:: PROBLEM DETAILS ::
Each line of the listing, apart from the pictures, is to be printed exactly.

:: RAW DATA ::

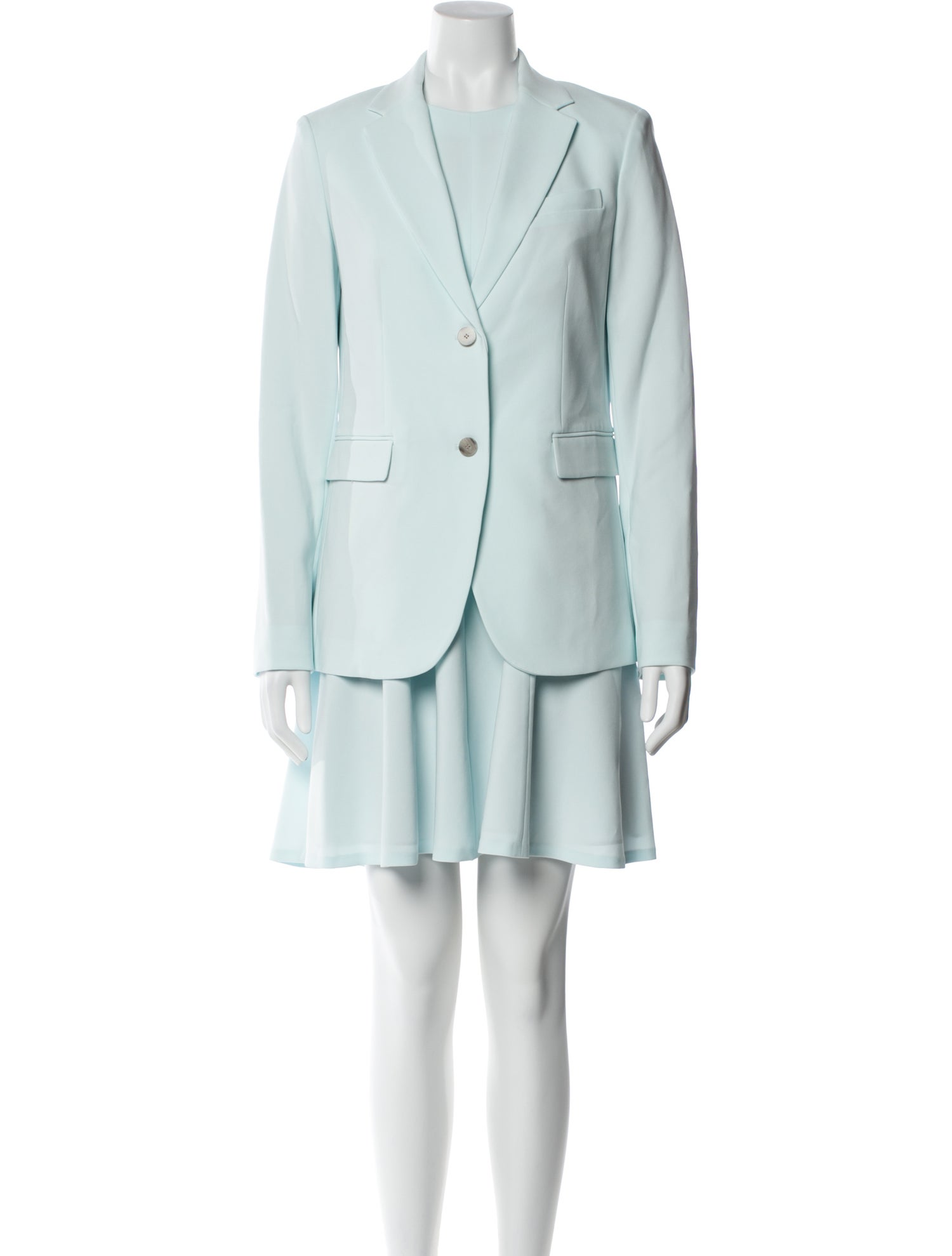 Theory Dress Set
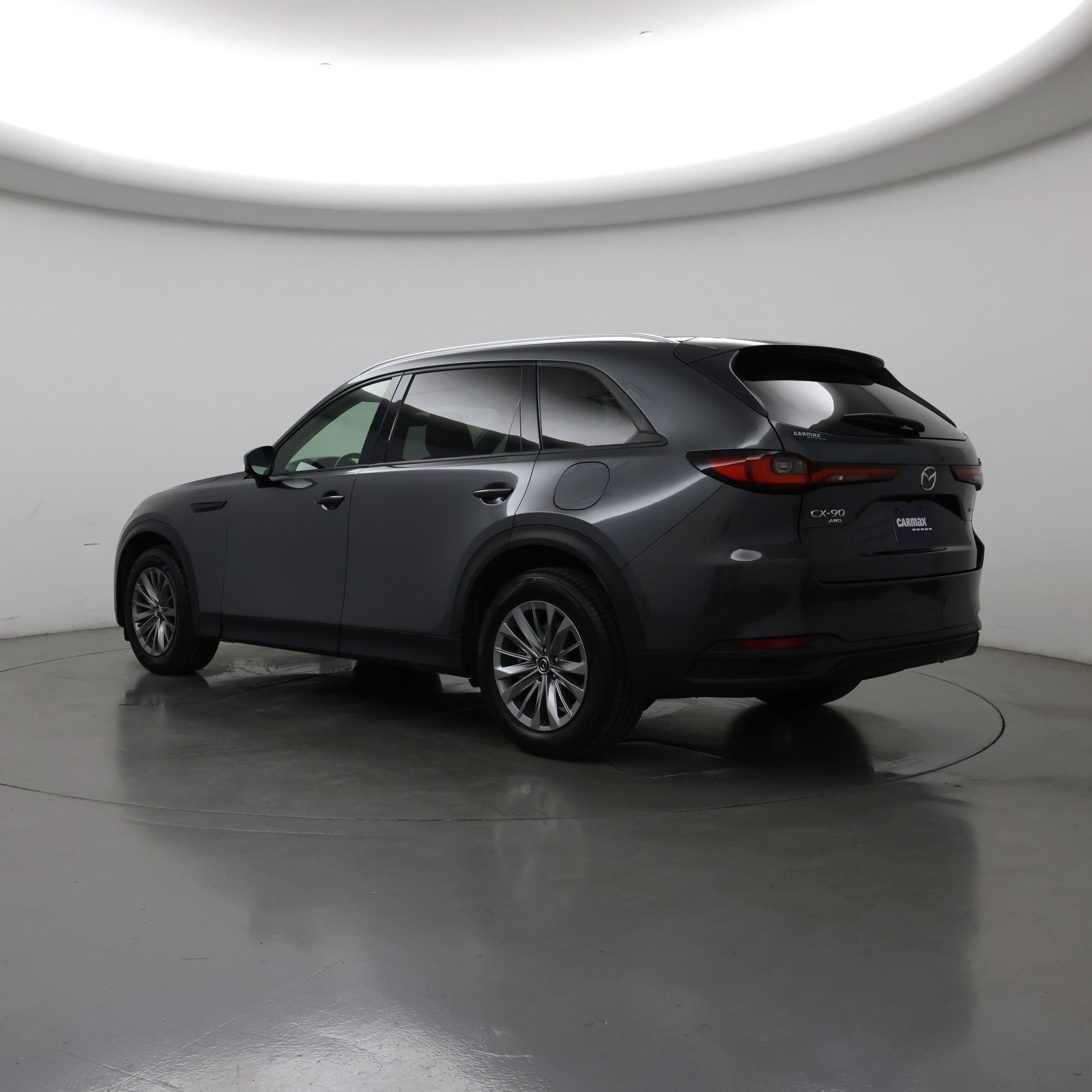 Thumbnail: 2024 Mazda CX-90 - 2
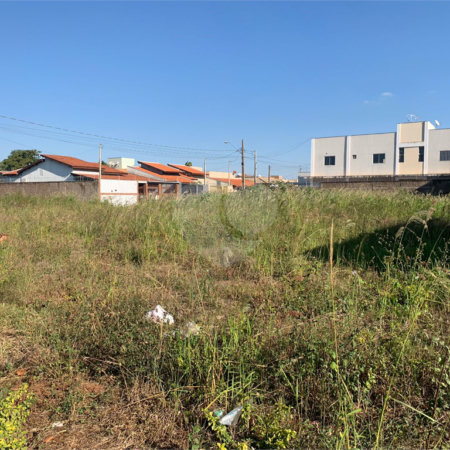 Terreno à venda em Setsul, Três Lagoas, MS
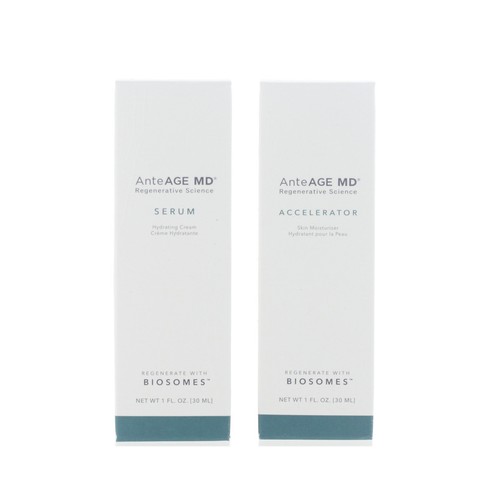 Anteage serum accelerator - anteage,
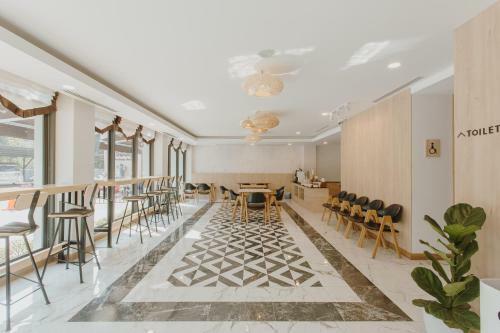Poodson Hotel Chiangmai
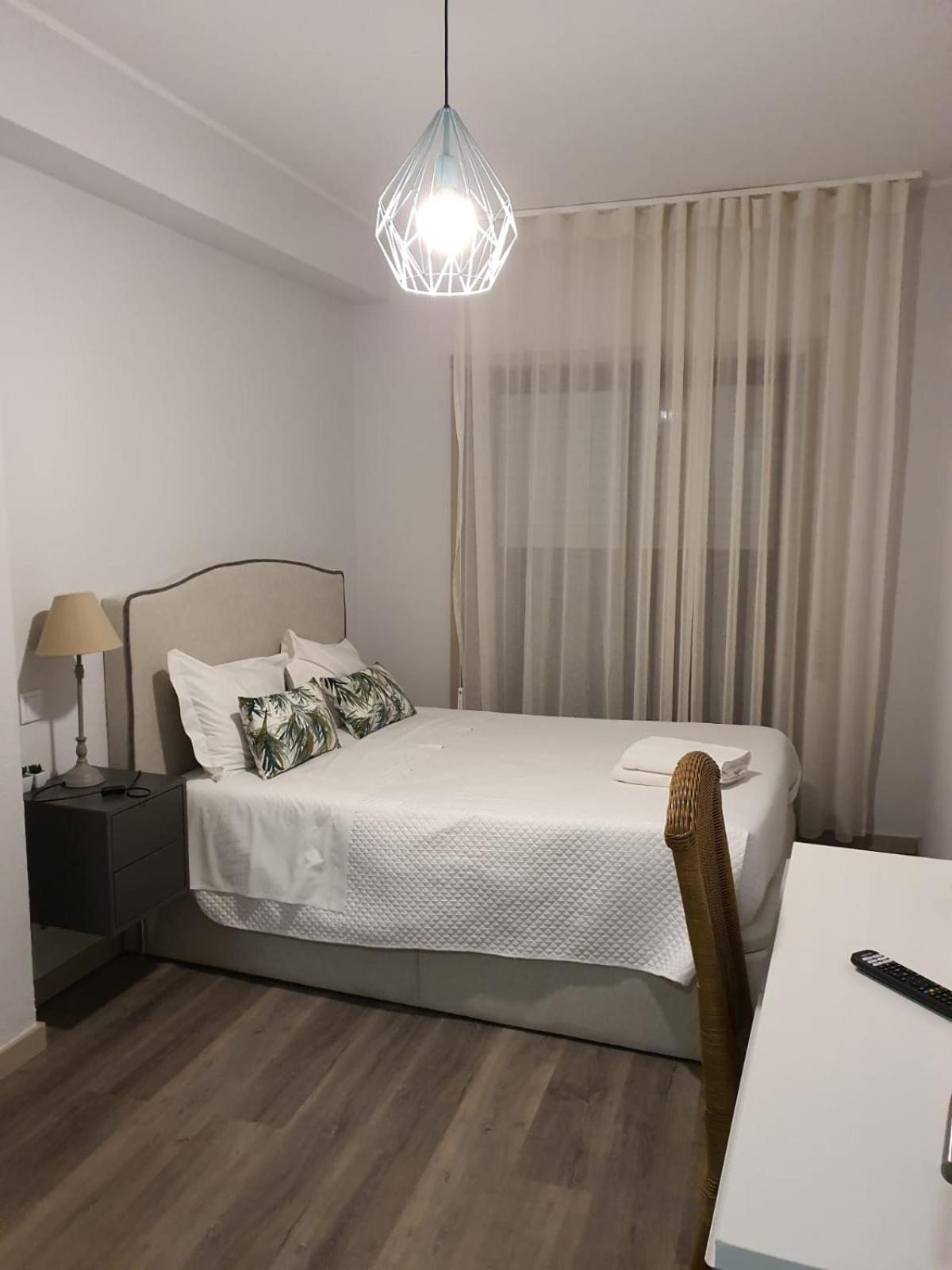 Beira Mar Loft Lejlighed Aveiro Eksteriør billede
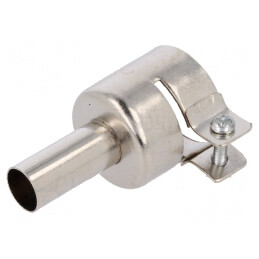 Duză aer cald 10mm HCT-900/TMT-HA200/HA300/HTN-D100 | Electronic-mag.ro | Componente Electronice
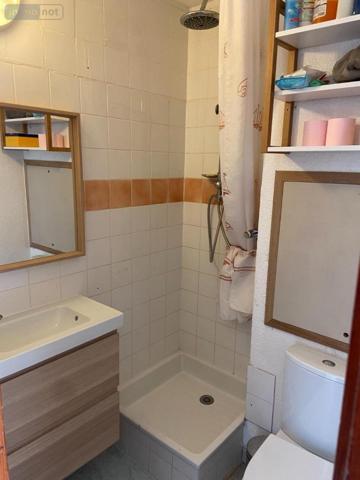 Appartement à vendre à Modane en Savoie (73500), ref : 73046-66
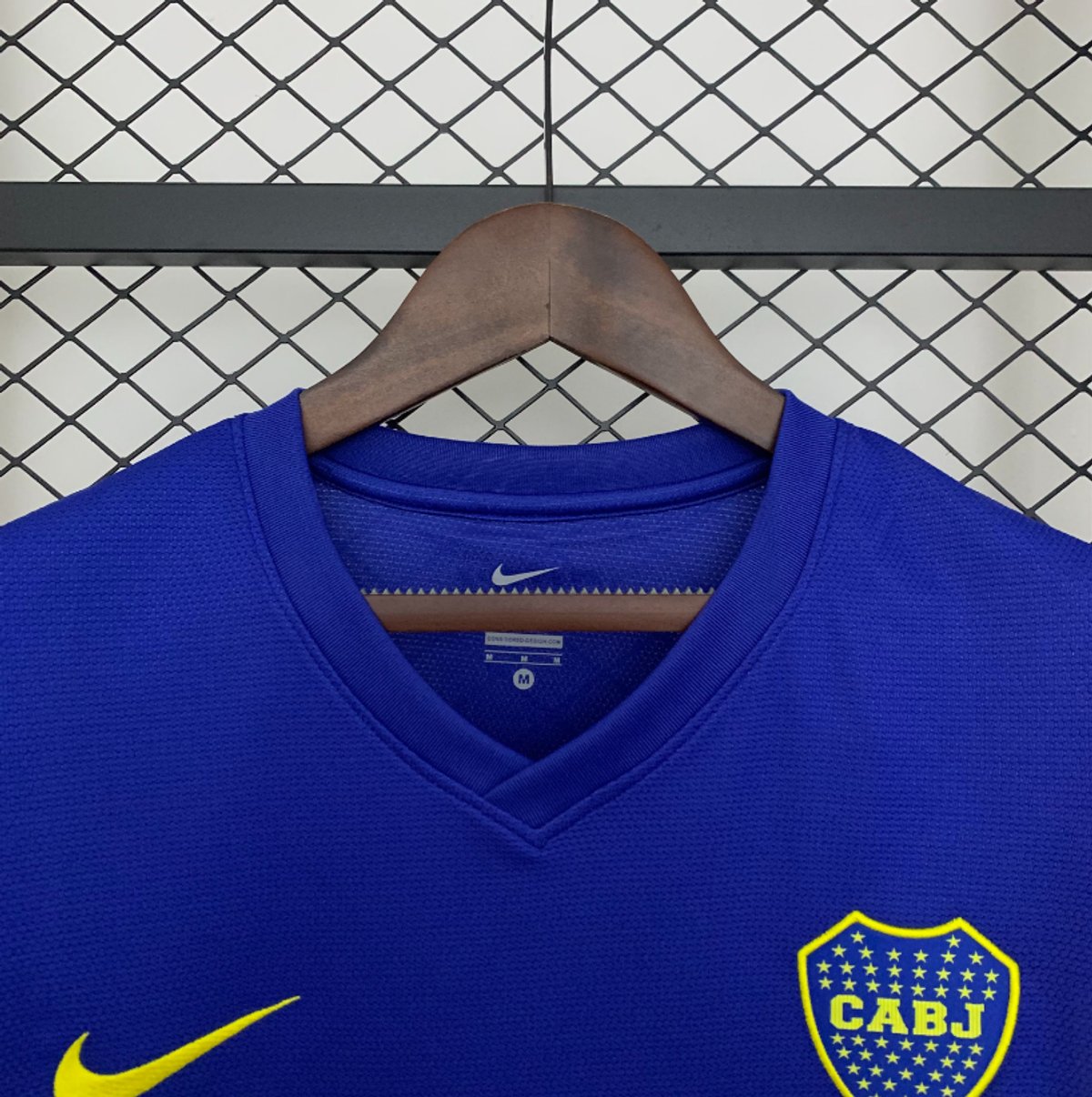 Boca Juniors 2011/2012 Home - 3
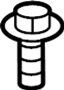 View Bolt.  Full-Sized Product Image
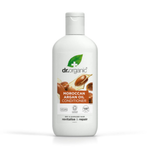 Dr. Organic Moroccan Argan | Balsamo Capelli Nutriente Olio Argan | 265 ml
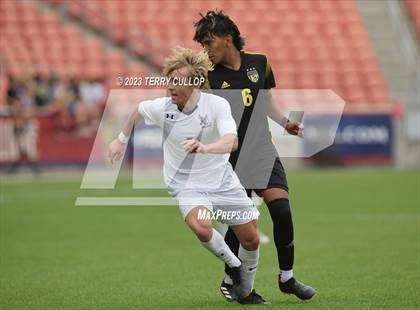 Thumbnail 2 in Wasatch vs. Alta (UHSAA 5A Final) photogallery.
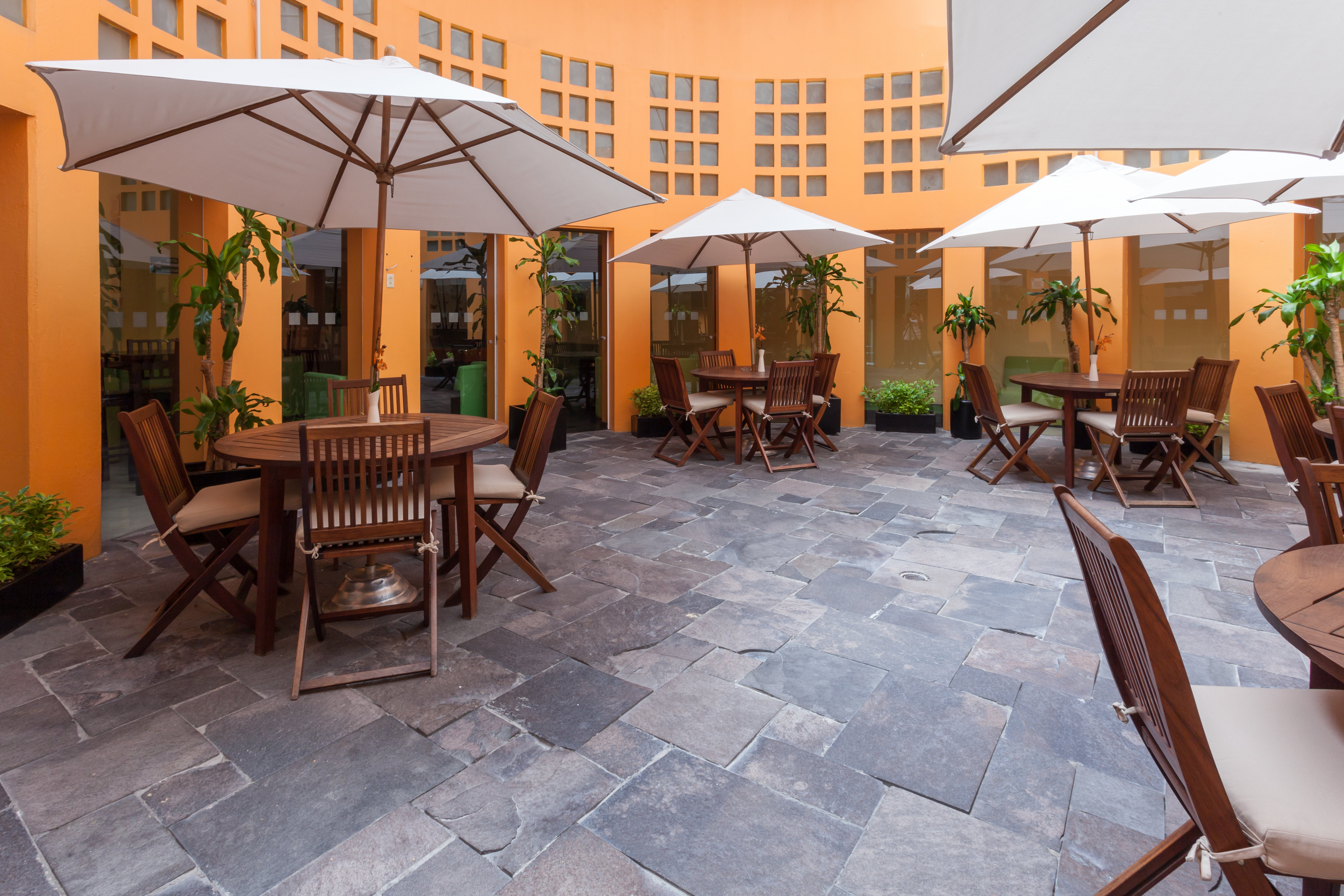 Holiday Inn Puebla Finsa 47/50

:: ANSWER FOR THE TASK ::
 Theory Dress Set
 Thumbnail: 2024 Mazda CX-90 - 2
 Terreno à venda em Setsul, Três Lagoas, MS
 Anteage serum accelerator - anteage,
Poodson Hotel Chiangmai
 Beira Mar Loft Lejlighed Aveiro Eksteriør billede
 Duză aer cald 10mm HCT-900/TMT-HA200/HA300/HTN-D100 | Electronic-mag.ro | Componente Electronice
 Appartement à vendre à Modane en Savoie (73500), ref : 73046-66
 Boca Juniors 2011/2012 Home - 3
 View Bolt.  Full-Sized Product Image
 Dr. Organic Moroccan Argan | Balsamo Capelli Nutriente Olio Argan | 265 ml
 Thumbnail 2 in Wasatch vs. Alta (UHSAA 5A Final) photogallery.
 Holiday Inn Puebla Finsa 47/50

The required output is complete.